2023 launch (baseline shopping conversion CG):
+2.3% shopping conversion volume
+2.7% shopping impression-to-conversion rate
+1.5% CTR (byproduct — higher-intent ranking improves click-through too)
+2.2% CTR over 30 seconds (byproduct — better dwell-aligned targeting)
2025 refresh (unified MTL + parallel DCN + advertiser loss):
+42% recall@100 for conversion tasks vs 2023 model
+3.1% RoAS for US shopping campaigns
Parallel DCNv2 + MLP vs sequential (standalone architecture validation):
+11% offline recall@1000 on conversion task.
Generalisation win: adopted by all Pinterest production engagement retrieval models after the shopping-CG validation — becomes a retrieval-stage architectural primitive, not a shopping-specific trick.

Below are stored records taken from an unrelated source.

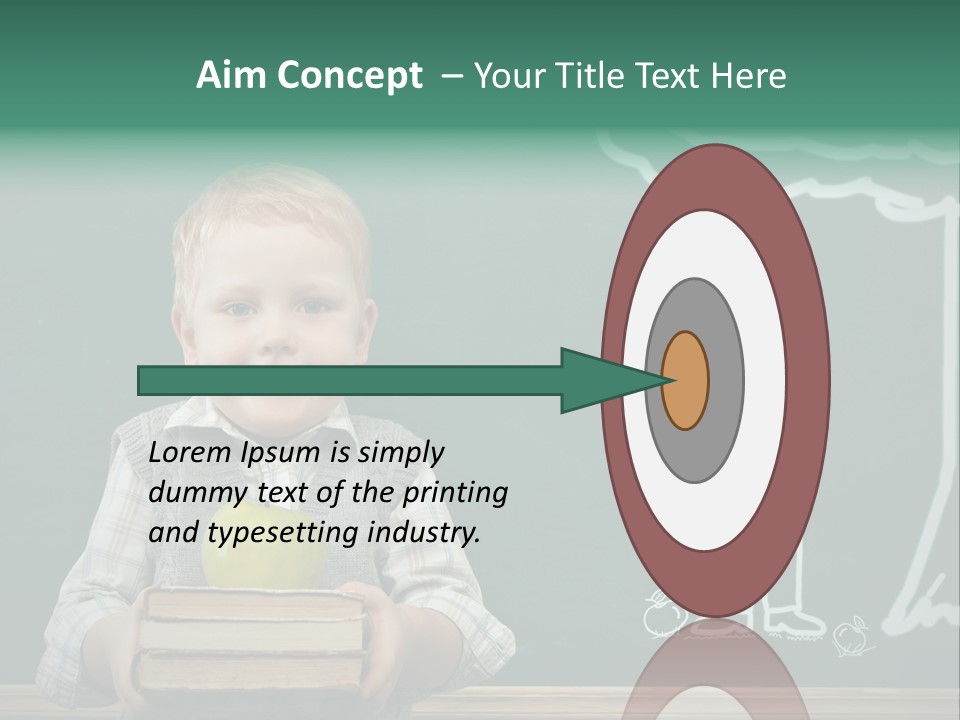 Aim Concept – Your Title Text Here

Lorem Ipsum is simply dummy text of the printing and typesetting industry.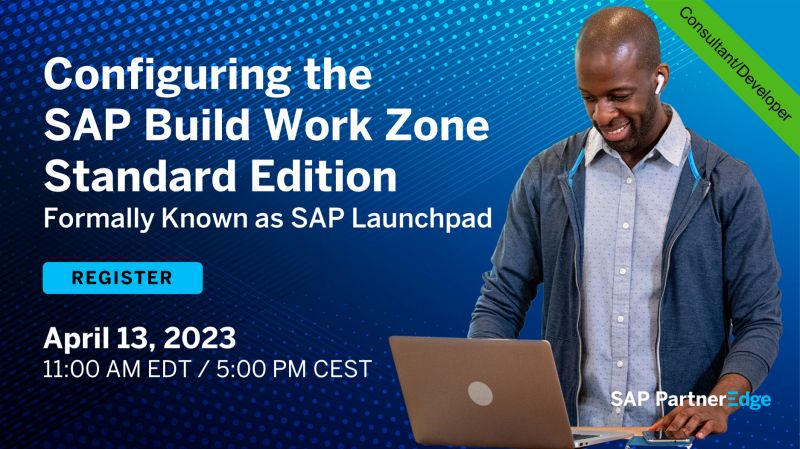 Consultant/Developer

Configuring the SAP Build Work Zone Standard Edition

Formally Known as SAP Launchpad

REGISTER

April 13, 2023
11:00 AM EDT / 5:00 PM CEST

SAP PartnerEdge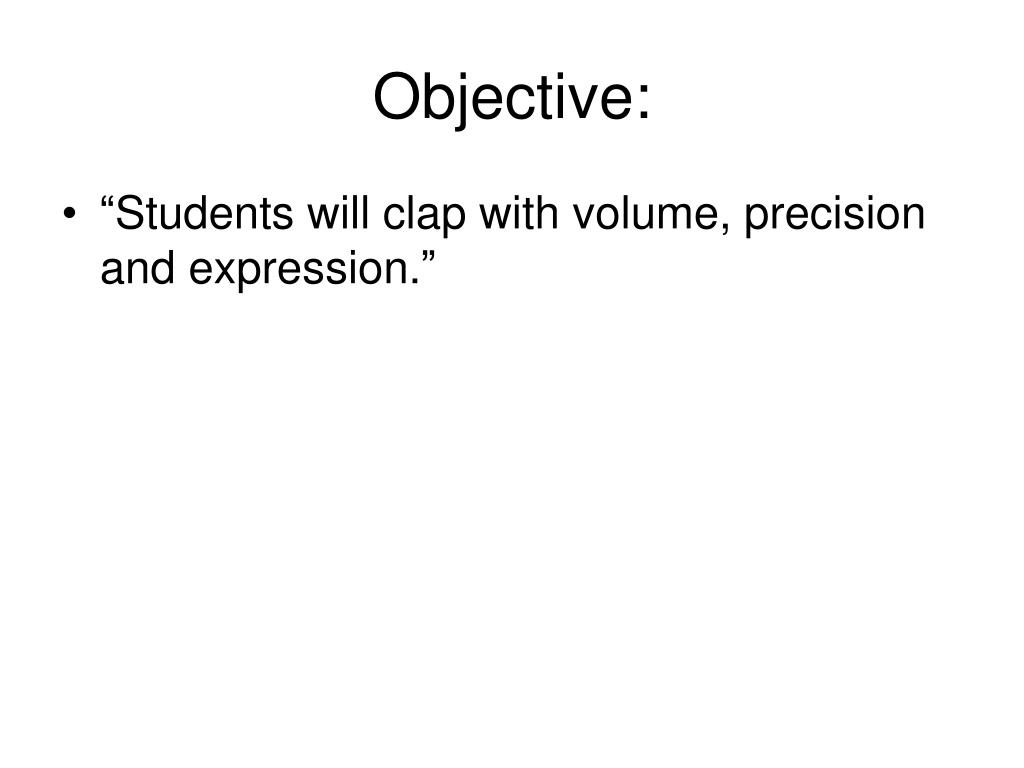 Objective:

• “Students will clap with volume, precision and expression.”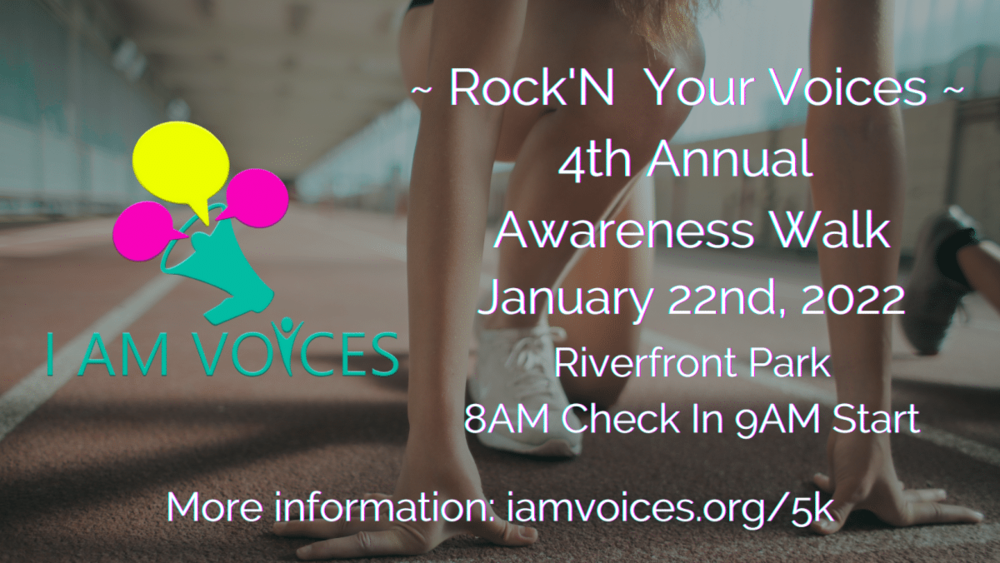 I AM VOICES

~ Rock'N Your Voices ~
4th Annual
Awareness Walk
January 22nd, 2022
Riverfront Park
8AM Check In 9AM Start

More information: iamvoices.org/5k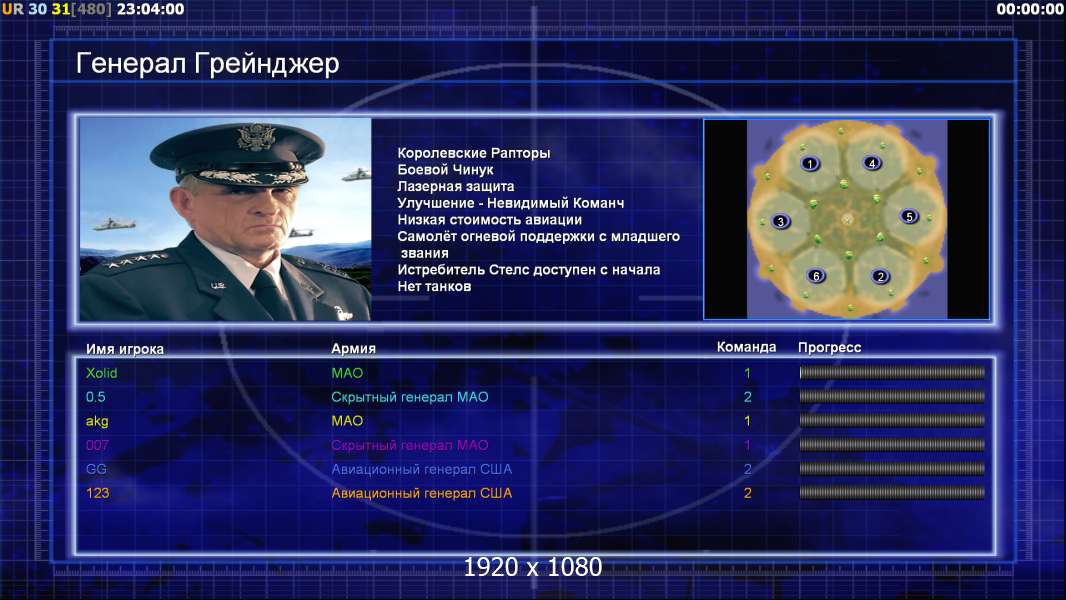 UR 30 31[480] 23:04:00

00:00:00

Генерал Грейнджер

Королевские Рапторы
Боевой Чинук
Лазерная защита
Улучшение - Невидимый Команч
Низкая стоимость авиации
Самолёт огневой поддержки с младшего звания
Истребитель Стелс доступен с начала
Нет танков

1 4 3 5 6 2

| Имя игрока | Армия | Команда | Прогресс |
|---|---|---|---|
| Xolid | МАО | 1 | |
| 0.5 | Скрытный генерал МАО | 2 | |
| akg | МАО | 1 | |
| 007 | Скрытный генерал МАО | 1 | |
| GG | Авиационный генерал США | 2 | |
| 123 | Авиационный генерал США | 2 | |

1920 x 1080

Relationship to Pinterest's other ads-ranking infrastructure¶

Pinterest Ads Engagement Model — the ranking-stage unified multi-surface model. Shopping Conversion CG is the retrieval-stage conversion-optimised sibling. Both:
Run across HF + SR + RP surfaces.
Use shared trunk + surface-specific features (though the engagement model uses surface-specific tower trees + surface-specific calibration + surface-specific checkpoint exports, whereas the conversion CG uses a single multi-surface model with surface-specific features in the input).
Use parallel DCNv2 cross layers (the engagement model uses DCNv2 as a projection layer; the conversion CG uses parallel DCNv2 + MLP inside both towers).
Leverage Pinterest's long-sequence Transformer user-history encoder.
Pinterest L1 Ranking — Pinterest's L1 CVR two-tower ad-ranking model. Shopping Conversion CG is one stage earlier in the funnel: retrieval feeds L1, L1 narrows to the handful L2 ranker sees, L2 feeds the auction. Both are two-tower with ANN-index Pin-side embeddings; the conversion-CG is conversion-optimised whereas L1 CVR is a downstream CVR prediction model.

Caveats¶

No architecture diagrams — Pinterest published three figures (click-duration reweighting formula, sequential vs parallel cross architecture, multi-head vs unified multi-task) that are not in the ingested markdown.
Hyperparameters undisclosed. No DCNv2 cross-layer count, no MLP hidden dims, no embedding dimension, no t_max, no task-loss weighting, no advertiser-loss weighting, no batch size, no ANN-index choice.
No latency / infra-cost datums. Production wins are quality metrics only — no p50/p99, no per-request compute, no cost envelope.
Interaction with engagement-CG pipeline undocumented. Pinterest runs both the conversion CG and the engagement-based shopping retrieval in parallel; the post doesn't describe how their candidate pools merge/dedupe, nor how L1 + L2 consume the two sources.
Scale details undisclosed. Impression volume, conversion volume, training data window, online-learning cadence — all undocumented.
Multi-head → unified transition risks unnamed. Pinterest doesn't describe what they had to solve during the transition (did conversion quality dip during the refactor? were there calibration surprises? rollout staging?).
2023-era post (Mudgal et al. 2024) referenced but not separately ingested.

Seen in¶

2026-04-27 Pinterest — From Clicks to Conversions: Architecting Shopping Conversion Candidate Generation at Pinterest (sources/2026-04-27-pinterest-from-clicks-to-conversions-architecting-shopping-conversion-candidate-generation) — canonical wiki instance. Full lifecycle from 2023 multi-head launch through 2025 unified-MTL refresh; names the parallel DCNv2+MLP cross architecture, advertiser-level loss, dual positive signal with click-duration reweighting, ad-impression hard negatives, multi-surface single-model design.